On the day the Supreme Court legalizes same-sex marriage, Tanner Bradac doesn’t even have a boyfriend, so you can imagine his surprise when he and his buddy Clark get carried away by the celebratory spirit of the day and wind up lawfully wedded husbands. The wedding may have been a light-hearted lark, but Tanner and Clark are willing to give marriage a go. After all, how hard can it be?
“And it’s no wonder we use the rainbow flag to signify this community, [Tanner] thought as he and Clark dipped into the flow with people of every stripe. Yuppie couples in khakis, hippie families in bare feet; young men in glittery tutus sporting fairy wings flittered around leather-jacket lesbians, hopeful faces of every age and nation laughing with friends, hugging strangers, and throwing confetti. Probably there were protesters, too—there was always somebody with an axe to grind when the pursuit of happiness was center stage—but Tanner didn’t see any. They certainly didn’t register. This was not a parade that was going to be called on account of any amount of rain, not today, and unless the One Man, One Woman crowd was going to start whacking people with their protest signs, notice would not be paid.”

########################################

== Requirement 1 ==
According to the book description, on what day do Tanner and Clark end up married?

== Dataset ==

########################################

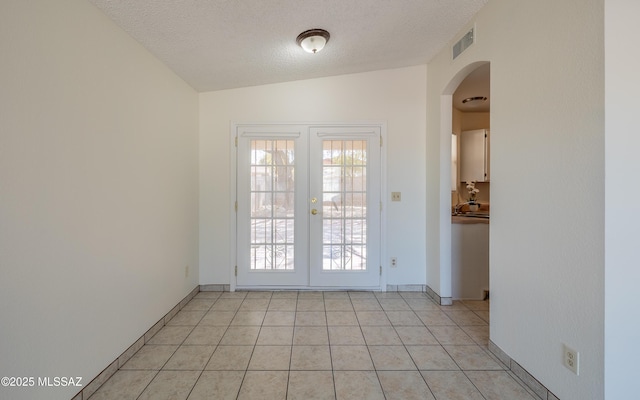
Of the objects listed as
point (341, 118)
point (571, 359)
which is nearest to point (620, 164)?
point (571, 359)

########################################

== Requirement 2 ==
Rewrite every line of the records as a numbered list, skipping any blank lines and leaving the picture out.

== Full solution 1 ==
On the day the Supreme Court legalizes same-sex marriage.

== Full solution 2 ==
1. Of the objects listed as
2. point (341, 118)
3. point (571, 359)
4. which is nearest to point (620, 164)?
5. point (571, 359)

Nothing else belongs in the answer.